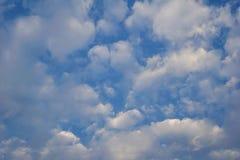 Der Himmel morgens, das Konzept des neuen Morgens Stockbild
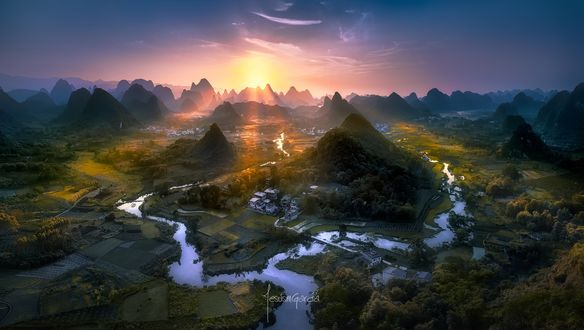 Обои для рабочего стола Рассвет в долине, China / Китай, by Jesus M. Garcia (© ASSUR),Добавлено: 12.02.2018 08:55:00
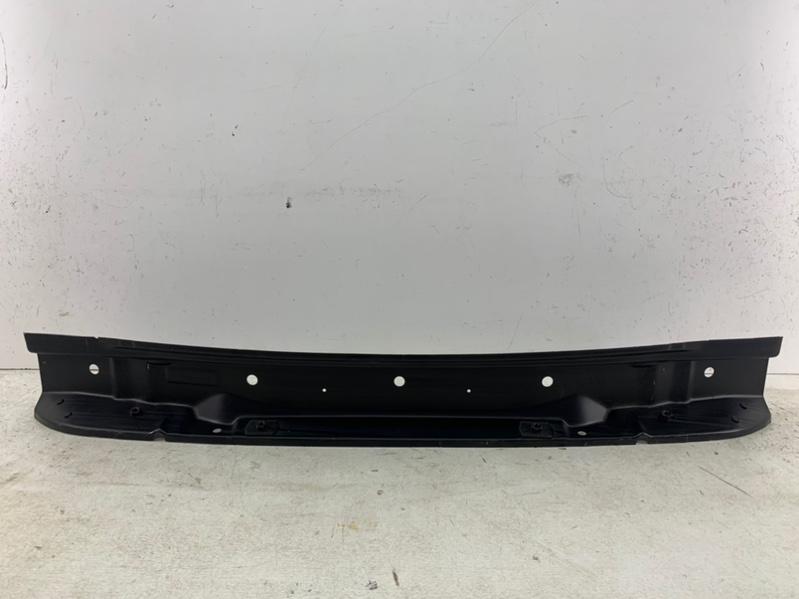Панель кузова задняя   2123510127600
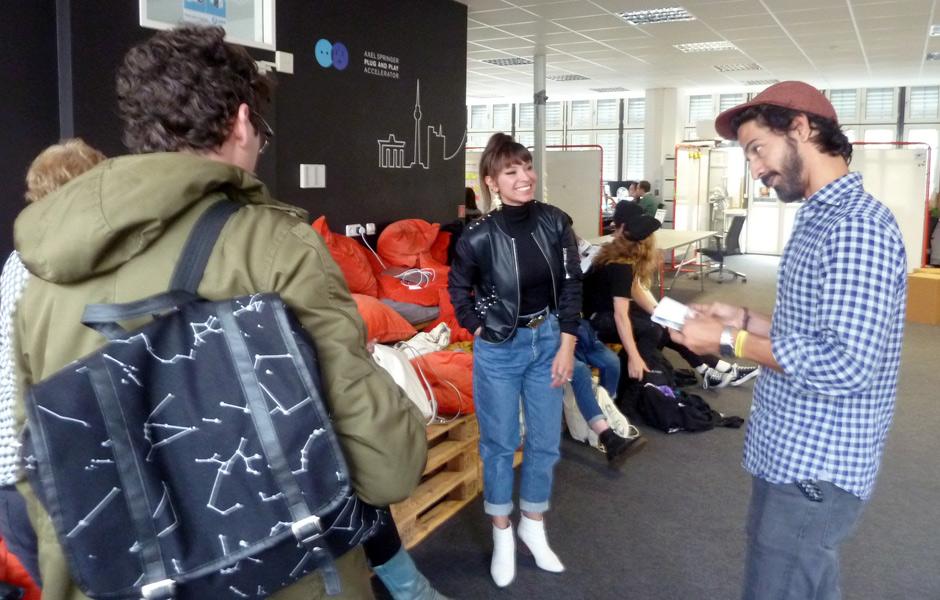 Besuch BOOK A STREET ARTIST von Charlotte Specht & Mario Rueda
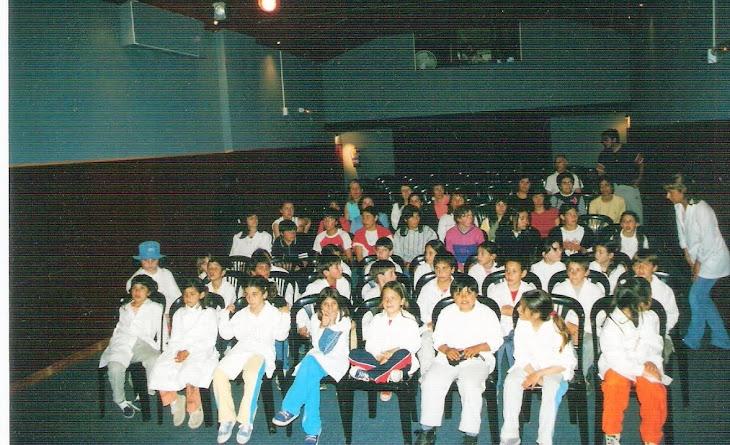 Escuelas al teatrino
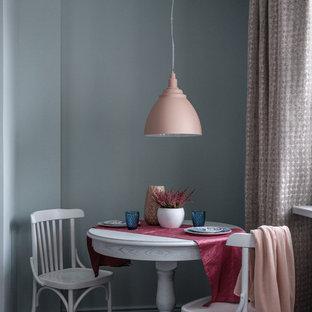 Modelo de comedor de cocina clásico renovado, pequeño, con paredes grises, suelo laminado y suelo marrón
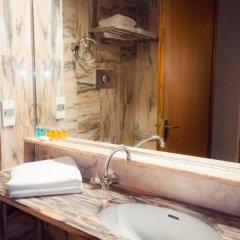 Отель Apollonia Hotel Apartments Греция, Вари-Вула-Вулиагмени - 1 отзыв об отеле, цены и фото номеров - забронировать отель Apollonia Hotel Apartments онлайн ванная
-----
THE PROBLEM
Without including any pictures, reproduce the listing exactly.

ANSWER BELOW
 Der Himmel morgens, das Konzept des neuen Morgens Stockbild
 Обои для рабочего стола Рассвет в долине, China / Китай, by Jesus M. Garcia (© ASSUR),Добавлено: 12.02.2018 08:55:00
Панель кузова задняя   2123510127600
 Besuch BOOK A STREET ARTIST von Charlotte Specht & Mario Rueda
 Escuelas al teatrino
 Modelo de comedor de cocina clásico renovado, pequeño, con paredes grises, suelo laminado y suelo marrón
 Отель Apollonia Hotel Apartments Греция, Вари-Вула-Вулиагмени - 1 отзыв об отеле, цены и фото номеров - забронировать отель Apollonia Hotel Apartments онлайн ванная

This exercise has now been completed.